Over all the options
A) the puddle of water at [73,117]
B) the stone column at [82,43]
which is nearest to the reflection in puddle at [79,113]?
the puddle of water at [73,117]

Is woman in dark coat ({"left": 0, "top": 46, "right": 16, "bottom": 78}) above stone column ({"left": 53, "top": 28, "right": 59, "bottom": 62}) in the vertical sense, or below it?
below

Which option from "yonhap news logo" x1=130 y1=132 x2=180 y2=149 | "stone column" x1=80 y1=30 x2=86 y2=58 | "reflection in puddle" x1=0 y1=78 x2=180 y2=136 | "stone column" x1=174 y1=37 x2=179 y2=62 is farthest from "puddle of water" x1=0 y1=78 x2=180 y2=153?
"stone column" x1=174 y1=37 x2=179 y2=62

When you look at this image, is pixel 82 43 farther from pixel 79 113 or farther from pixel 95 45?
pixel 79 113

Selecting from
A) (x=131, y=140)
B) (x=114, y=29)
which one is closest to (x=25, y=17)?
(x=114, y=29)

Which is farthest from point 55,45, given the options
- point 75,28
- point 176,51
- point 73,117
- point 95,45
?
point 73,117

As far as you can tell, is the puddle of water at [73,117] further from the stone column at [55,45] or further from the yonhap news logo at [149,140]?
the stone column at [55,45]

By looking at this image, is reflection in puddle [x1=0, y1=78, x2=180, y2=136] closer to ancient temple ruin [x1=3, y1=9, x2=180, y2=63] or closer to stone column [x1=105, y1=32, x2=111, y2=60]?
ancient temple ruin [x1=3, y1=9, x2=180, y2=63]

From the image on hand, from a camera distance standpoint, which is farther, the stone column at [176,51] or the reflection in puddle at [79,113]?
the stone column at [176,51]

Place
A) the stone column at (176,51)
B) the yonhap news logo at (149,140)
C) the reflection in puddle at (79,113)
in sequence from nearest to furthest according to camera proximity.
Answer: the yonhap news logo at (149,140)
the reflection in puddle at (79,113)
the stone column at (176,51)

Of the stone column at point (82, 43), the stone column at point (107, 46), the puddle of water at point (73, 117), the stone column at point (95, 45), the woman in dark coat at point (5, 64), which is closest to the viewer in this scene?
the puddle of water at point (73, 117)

◆ **THE TASK**
Please print every line of the rows, word for word, starting with the line that contains "Which is farthest" and going on through the last line of the rows.

◆ **OUTPUT FOR THIS EXERCISE**
Which is farthest from point 55,45, given the options
- point 75,28
- point 176,51
- point 73,117
- point 95,45
?
point 73,117

As far as you can tell, is the puddle of water at [73,117] further from the stone column at [55,45] or further from the yonhap news logo at [149,140]?
the stone column at [55,45]

By looking at this image, is reflection in puddle [x1=0, y1=78, x2=180, y2=136] closer to ancient temple ruin [x1=3, y1=9, x2=180, y2=63] or closer to stone column [x1=105, y1=32, x2=111, y2=60]?
ancient temple ruin [x1=3, y1=9, x2=180, y2=63]

From the image on hand, from a camera distance standpoint, which is farther, the stone column at [176,51] or the reflection in puddle at [79,113]?
the stone column at [176,51]

Place
A) the stone column at (176,51)
B) the yonhap news logo at (149,140)
C) the reflection in puddle at (79,113)
in sequence from nearest to furthest according to camera proximity.
Answer: the yonhap news logo at (149,140)
the reflection in puddle at (79,113)
the stone column at (176,51)

Of the stone column at point (82, 43), the stone column at point (107, 46), the puddle of water at point (73, 117), the stone column at point (95, 45), the woman in dark coat at point (5, 64), which is closest to the viewer in this scene?
the puddle of water at point (73, 117)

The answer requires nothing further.